16 февраля. Я часто составляю мысленно в голове своей список тем лицам, которым считаю себя обязанным, а теперь хочется записать их и здесь.
Первое место в этом ряду после моих родителей занимает Семен Филиппович Маврин. Нежная любовь и попечение обо мне с самого детства, бесчисленные одолжения, которых цена теперь только вполне мне понятна, радушная готовность к ходатайству за меня везде и всегда, когда представлялся к тому случай, наконец, его привязанность и неограниченное доверие — все это вместе стяжало ему священные права на мою благодарность — чувство, которое не угаснет во мне и к его детям. Примеры такой бескорыстной истинно родительской любви в человеке постороннем едва ли даже и встречаются.
Отто Виттенгейм — кроме ласкового внимания ко мне, когда я еще был почти ребенком, а он подвигался уже быстрыми шагами на поприще службы, и многих дружественных одолжений — ревностно способствовал мне в переводе курляндских статутов, работе, которою начались мои успехи. Имея тогда очень мало времени свободного, он с настоящим самоотвержением посвящал целые дни на самый добросовестный просмотр моих трудов, и ни тогда, ни после не напомнил мне, ни самыми даже отдаленными намеками, о своих одолжениях.

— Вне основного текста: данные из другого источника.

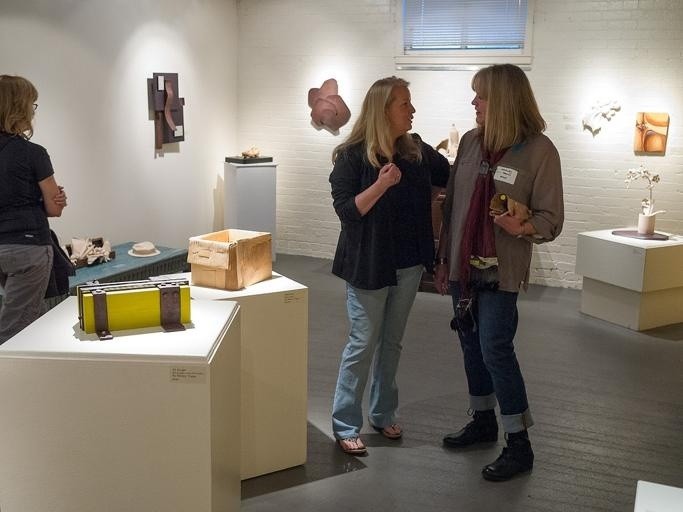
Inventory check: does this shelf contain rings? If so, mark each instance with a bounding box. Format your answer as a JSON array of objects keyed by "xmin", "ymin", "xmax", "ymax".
[{"xmin": 397, "ymin": 174, "xmax": 400, "ymax": 177}]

Барону Андрею Яковлевичу Бюллеру я обязан получением первого моего штатного места — переводчика в общей канцелярии министерства юстиции, на которое в то время (в 1818 году) было очень много сильно покровительствуемых кандидатов.

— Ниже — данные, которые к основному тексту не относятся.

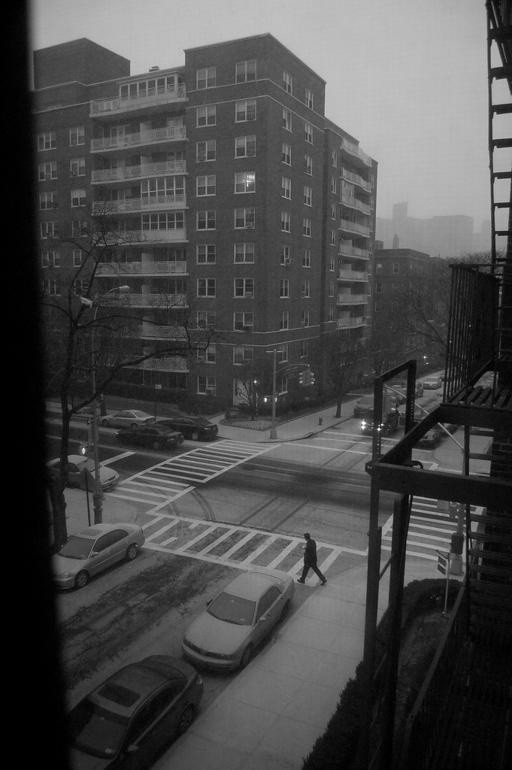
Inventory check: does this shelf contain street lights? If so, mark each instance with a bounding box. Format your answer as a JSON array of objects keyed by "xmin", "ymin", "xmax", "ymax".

Ходатайству Эрнста Шепинга у покойной герцогини Виртембергской я обязан пожалованием меня в камер-юнкеры, — что тогда (в 1823 году) было несравненно труднее и важнее теперешнего.

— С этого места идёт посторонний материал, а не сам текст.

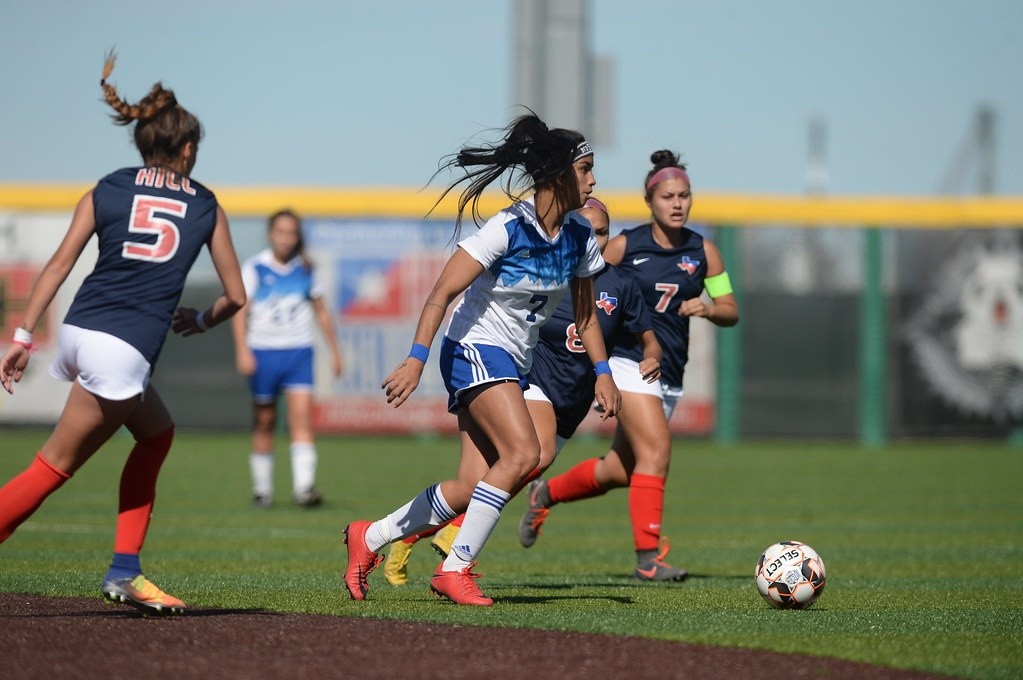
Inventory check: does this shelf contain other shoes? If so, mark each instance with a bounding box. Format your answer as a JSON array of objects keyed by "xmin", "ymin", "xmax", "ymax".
[
  {"xmin": 299, "ymin": 490, "xmax": 324, "ymax": 507},
  {"xmin": 255, "ymin": 495, "xmax": 273, "ymax": 508}
]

Мне не было еще 23 лет, и я занимал маловажное место переводчика в министерстве юстиции, как вдруг — не знаю до сих пор, как это сделалось — Николай Порфирьевич Дубенский предложил мне место начальника отделения в департаменте податей и сборов, которым он тогда управлял. Переход был быстрый и внезапный, который вдруг поставил меня на одну из высших ступеней в министерском устройстве, познакомил и сблизил с графом Канкриным, дал возможность чем-нибудь отличиться, открыть путь к наградам. Потом, во все трехлетнее служение мое под его начальством, он осыпал меня всегда ласками, отличал меня перед товарищами и пользовался всяким случаем делать мне добро; отзывами своими обо мне он много содействовал установлению моей репутации. Теперь он в несчастии, и я почел бы за высокое наслаждение при изменившихся обстоятельствах быть ему в чем-нибудь полезным.
Михаил Андреевич Балугьянский любил и любит меня как сына. Его отзывы на мой счет подкрепили и утвердили то, что начал Дубенский, и в этом наиболее считаю я себя ему обязанным. И теперь дружба этого почтенного старца мне драгоценна, хотя мы редко видимся.
Отношения мои к графу Канкрину, к М. М. Сперанскому и к покойному князю Кочубею были всегда хорошими отношениями подчиненного к умным начальникам. Все три, а особенно два последние, исчерпывали до дна весь запас моего усердия и небольших способностей, но зато и щедро награждали мои труды. Канкрину и Сперанскому я наиболее обязан за то доброе обо мне мнение, которое они внушили государю. Князь Кочубей утвердил его.